Für den Biathlonsport hat das Geld zweierlei Bedeutung. Der Sport läuft
Gefahr, dass alles danach ausgerichtet wird. Zum Beispiel haben wir oft
Probleme, uns ordentlich ein- und auszulaufen. Dem entgegen wird überall dafür
gesorgt, dass die Werbung in ihrem Erscheinungsbild perfektioniert wird. Ich
glaube, wenn das Geld nicht so großen Einfluss hätte, dass der
20-Kilometer-Lauf noch seine ihm gebührende Wertigkeit haben würde. Der
Kommerz hat einiges versaut.
Andererseits sorgt er dafür, dass man sich etwas
Geld zur Seite legen und man dafür sorgen kann, dass es auch noch dem Sport
weitergeht. Wenn dies nicht so wäre, müsste ich bereits aufgehört haben. Mit
der Teilnahme bei Weltmeisterschaften und Olympia hat man sich als Sportler Höhepunkte
geschaffen, die mit Geld nicht zu bezahlen sind. Normal hätte ich nach meinen
Siegen aufhören müssen, ich habe sportlich alles erreicht, aber mit dem Geld
kann man sich auf alle Fälle die Brücke für das Leben nach dem Sport bauen.

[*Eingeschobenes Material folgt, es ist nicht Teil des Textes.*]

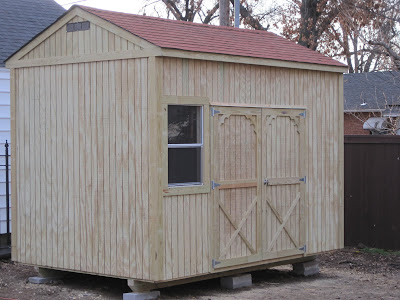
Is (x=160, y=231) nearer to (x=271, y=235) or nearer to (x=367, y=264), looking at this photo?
(x=271, y=235)

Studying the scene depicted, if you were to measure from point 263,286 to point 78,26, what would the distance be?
3991mm

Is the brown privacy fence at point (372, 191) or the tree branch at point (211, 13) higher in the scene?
the tree branch at point (211, 13)

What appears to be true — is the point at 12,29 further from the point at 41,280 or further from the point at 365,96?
the point at 365,96

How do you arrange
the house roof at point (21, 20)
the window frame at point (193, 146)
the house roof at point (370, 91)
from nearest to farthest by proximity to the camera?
the window frame at point (193, 146) → the house roof at point (21, 20) → the house roof at point (370, 91)

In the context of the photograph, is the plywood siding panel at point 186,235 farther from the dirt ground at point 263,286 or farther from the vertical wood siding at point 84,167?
the dirt ground at point 263,286

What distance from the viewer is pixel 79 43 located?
8531mm

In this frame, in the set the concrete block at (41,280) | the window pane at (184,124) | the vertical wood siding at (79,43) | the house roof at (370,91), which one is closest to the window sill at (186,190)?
the window pane at (184,124)

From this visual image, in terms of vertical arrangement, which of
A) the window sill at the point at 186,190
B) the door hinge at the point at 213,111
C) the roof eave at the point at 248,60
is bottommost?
the window sill at the point at 186,190

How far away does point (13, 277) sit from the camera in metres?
9.49

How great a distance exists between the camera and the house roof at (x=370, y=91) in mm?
24031

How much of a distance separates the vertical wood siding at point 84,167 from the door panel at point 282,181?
185 centimetres

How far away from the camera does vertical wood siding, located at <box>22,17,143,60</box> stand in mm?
8156

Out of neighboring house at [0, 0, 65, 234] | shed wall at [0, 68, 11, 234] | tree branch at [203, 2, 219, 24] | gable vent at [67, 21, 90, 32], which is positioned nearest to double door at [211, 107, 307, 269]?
gable vent at [67, 21, 90, 32]

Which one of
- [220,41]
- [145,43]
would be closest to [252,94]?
[220,41]
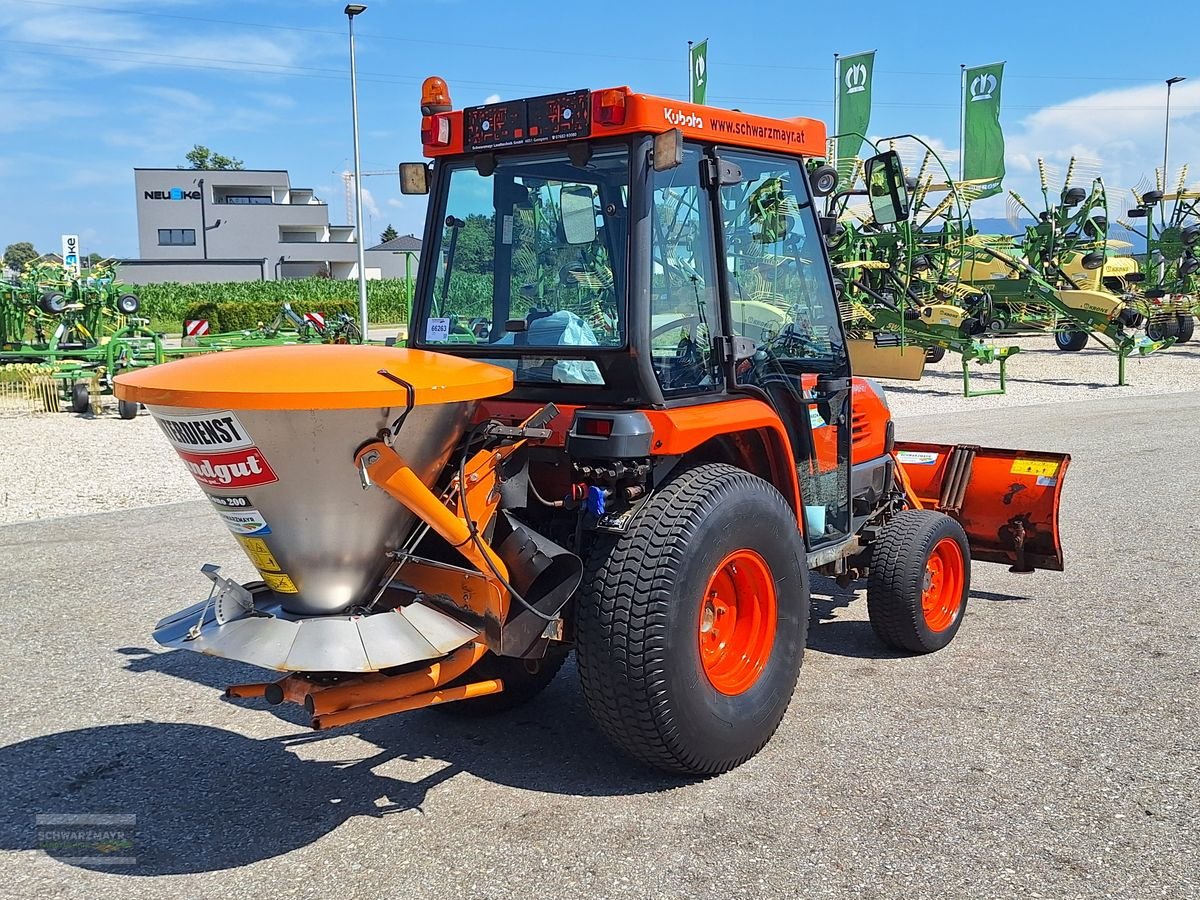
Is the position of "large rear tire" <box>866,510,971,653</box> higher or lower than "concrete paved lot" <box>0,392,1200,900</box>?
higher

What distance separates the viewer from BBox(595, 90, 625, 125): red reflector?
3584mm

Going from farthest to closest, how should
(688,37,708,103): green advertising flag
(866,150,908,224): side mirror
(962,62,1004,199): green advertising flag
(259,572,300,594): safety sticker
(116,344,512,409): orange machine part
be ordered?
1. (962,62,1004,199): green advertising flag
2. (688,37,708,103): green advertising flag
3. (866,150,908,224): side mirror
4. (259,572,300,594): safety sticker
5. (116,344,512,409): orange machine part

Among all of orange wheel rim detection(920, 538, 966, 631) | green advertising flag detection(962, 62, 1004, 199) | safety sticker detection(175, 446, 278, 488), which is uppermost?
green advertising flag detection(962, 62, 1004, 199)

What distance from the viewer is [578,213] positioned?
3.89 m

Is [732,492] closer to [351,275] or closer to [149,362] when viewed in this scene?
[149,362]

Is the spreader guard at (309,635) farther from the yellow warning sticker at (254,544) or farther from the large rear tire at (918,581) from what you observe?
the large rear tire at (918,581)

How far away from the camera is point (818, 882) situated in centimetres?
306

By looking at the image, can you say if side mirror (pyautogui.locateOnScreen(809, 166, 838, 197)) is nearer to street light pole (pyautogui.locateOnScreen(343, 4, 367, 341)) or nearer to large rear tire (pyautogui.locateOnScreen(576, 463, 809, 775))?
large rear tire (pyautogui.locateOnScreen(576, 463, 809, 775))

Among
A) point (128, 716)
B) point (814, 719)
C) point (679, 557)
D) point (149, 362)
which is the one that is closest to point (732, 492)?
point (679, 557)

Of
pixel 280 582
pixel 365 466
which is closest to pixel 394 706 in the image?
pixel 280 582

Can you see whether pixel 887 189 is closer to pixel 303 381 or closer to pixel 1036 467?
pixel 1036 467

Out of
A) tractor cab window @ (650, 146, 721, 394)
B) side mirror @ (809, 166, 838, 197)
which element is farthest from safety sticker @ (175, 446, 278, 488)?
side mirror @ (809, 166, 838, 197)

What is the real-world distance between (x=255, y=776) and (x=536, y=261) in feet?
6.90

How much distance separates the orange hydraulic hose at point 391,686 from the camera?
3.17 m
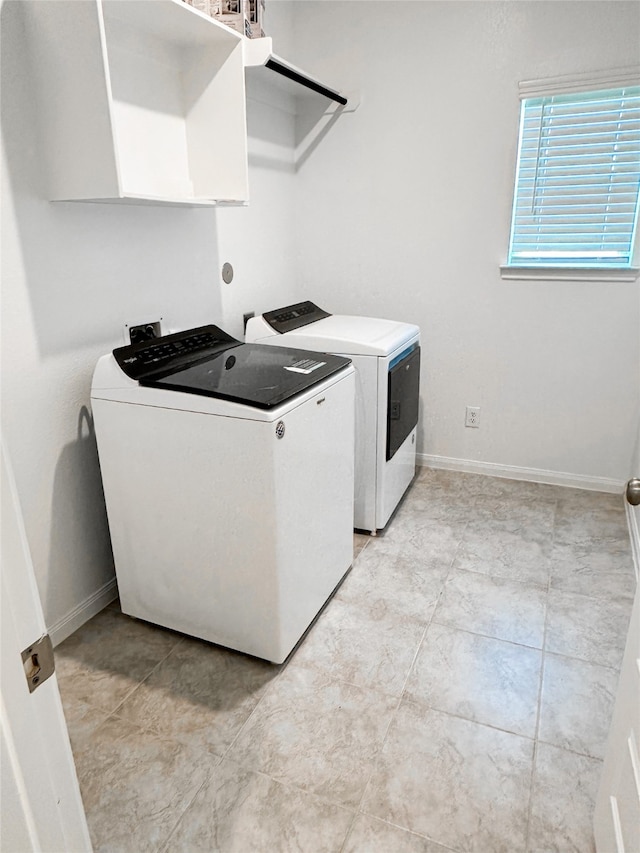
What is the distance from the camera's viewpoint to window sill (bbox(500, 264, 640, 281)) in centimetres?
267

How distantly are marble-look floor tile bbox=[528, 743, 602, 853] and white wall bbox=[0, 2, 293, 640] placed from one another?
1.30m

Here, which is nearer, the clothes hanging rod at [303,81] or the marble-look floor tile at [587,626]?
the marble-look floor tile at [587,626]

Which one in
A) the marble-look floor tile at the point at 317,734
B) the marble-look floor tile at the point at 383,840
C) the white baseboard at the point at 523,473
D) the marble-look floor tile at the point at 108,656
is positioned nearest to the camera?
the marble-look floor tile at the point at 383,840

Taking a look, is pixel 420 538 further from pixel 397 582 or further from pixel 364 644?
pixel 364 644

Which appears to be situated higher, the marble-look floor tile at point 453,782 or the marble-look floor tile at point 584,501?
the marble-look floor tile at point 584,501

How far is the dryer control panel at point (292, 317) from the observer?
2.62m

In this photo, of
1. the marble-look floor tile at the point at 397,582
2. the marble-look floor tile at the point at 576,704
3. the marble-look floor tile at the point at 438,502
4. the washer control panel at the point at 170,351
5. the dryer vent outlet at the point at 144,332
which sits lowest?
the marble-look floor tile at the point at 576,704

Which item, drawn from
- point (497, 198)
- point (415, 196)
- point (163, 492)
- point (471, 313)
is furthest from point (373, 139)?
point (163, 492)

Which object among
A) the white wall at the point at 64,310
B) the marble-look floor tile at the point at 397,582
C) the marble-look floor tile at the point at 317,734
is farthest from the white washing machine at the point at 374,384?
the marble-look floor tile at the point at 317,734

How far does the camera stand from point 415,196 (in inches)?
118

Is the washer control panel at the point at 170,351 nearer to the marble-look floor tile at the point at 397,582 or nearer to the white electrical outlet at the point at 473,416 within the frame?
the marble-look floor tile at the point at 397,582

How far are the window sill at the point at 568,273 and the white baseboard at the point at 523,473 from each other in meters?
1.01

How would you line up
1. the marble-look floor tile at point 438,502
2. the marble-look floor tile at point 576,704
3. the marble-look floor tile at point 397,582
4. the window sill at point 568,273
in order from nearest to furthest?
the marble-look floor tile at point 576,704
the marble-look floor tile at point 397,582
the window sill at point 568,273
the marble-look floor tile at point 438,502

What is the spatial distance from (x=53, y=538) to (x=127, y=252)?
103 centimetres
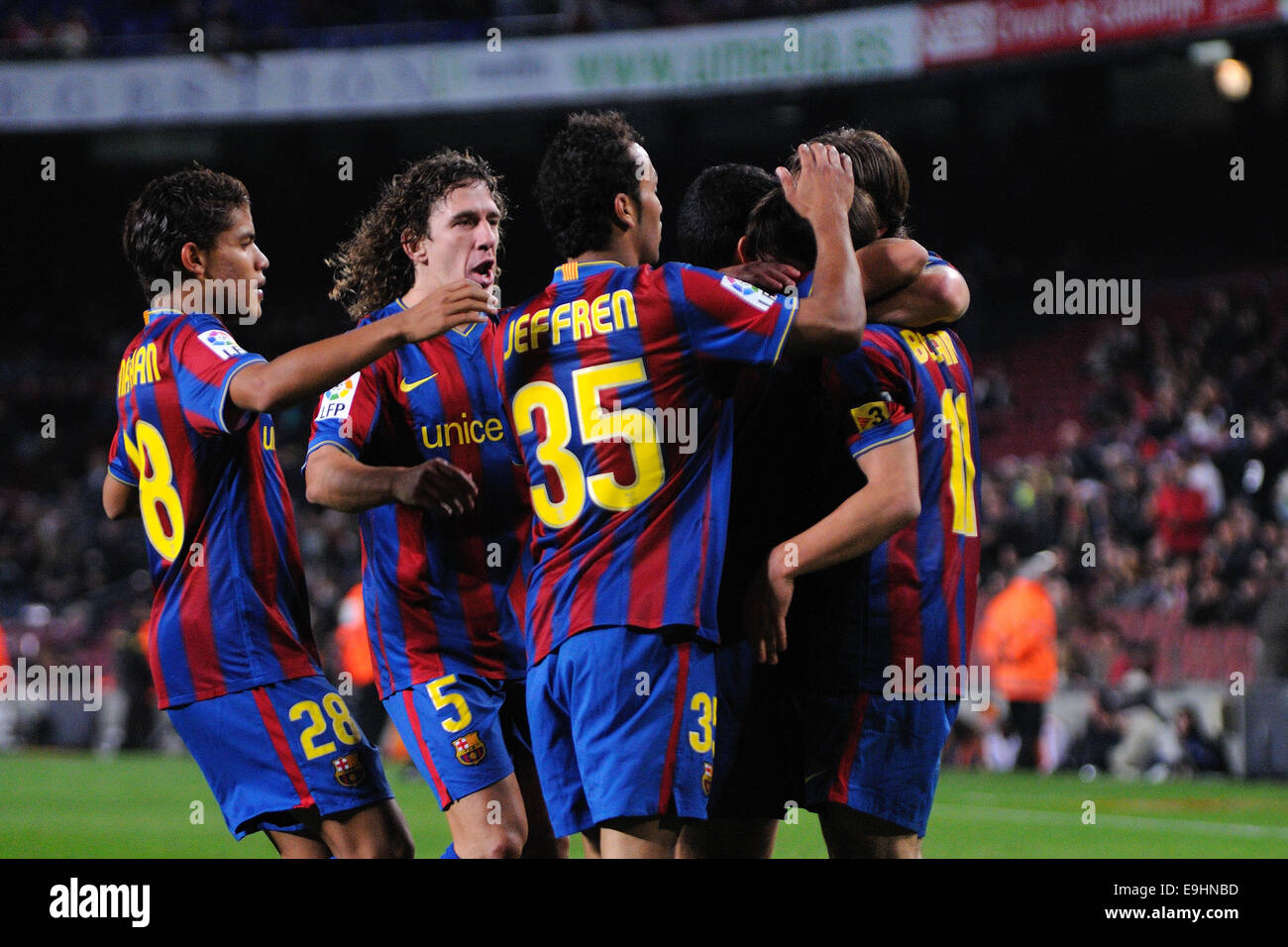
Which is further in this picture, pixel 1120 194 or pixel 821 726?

(Sven Fischer verteilte die Tonne Lachs, die er für seinen 20-Kilometer-Sieg in
Oslo erhielt und einen Wert von zirka 35 000 Euro hat, an Altersheime in
Norwegen sowie Thüringen, Anmerkung der Redaktion).
stz: Wie gut verkauft
sich Sven Fischer?
Sven Fischer: Manche
verkaufen sich so, dass man um das Begleitwort „Hure“ nicht herumkommt. Das
möchte ich nicht. Ich gebe mich nicht für alle und alles her. Ich habe
langfristige Werbepartner. Ich schätze es, dass sich die Firma so mit mir
identifiziert, wie ich bin. Ich bin zwar gutmütig, habe aber auch meinen
eigenen Kopf.
stz: Beängstigen Sie die
starken Auftritte der jungen Wilden?
Sven
Fischer: Nein. Wenn sie mich besiegt haben, motiviert es mich, sie wieder zu
bezwingen.
stz: Wie lange werden Sie
noch aktiv sein?
Sven Fischer: So
lange Körper und Geist noch eine Einheit bilden. Ich bin auf jeden Fall noch
nicht satt. Allerdings ist die Zeit sehr schnelllebig. Einen genauen Tag gibt es
nicht. Das Leben eines Sportlers birgt Lebensqualitäten in sich. Die möchte
man nicht missen, aber ich will nicht im Rollstuhl durch die Pisten hecheln und
denke, dass ich vorher den Absprung schaffe.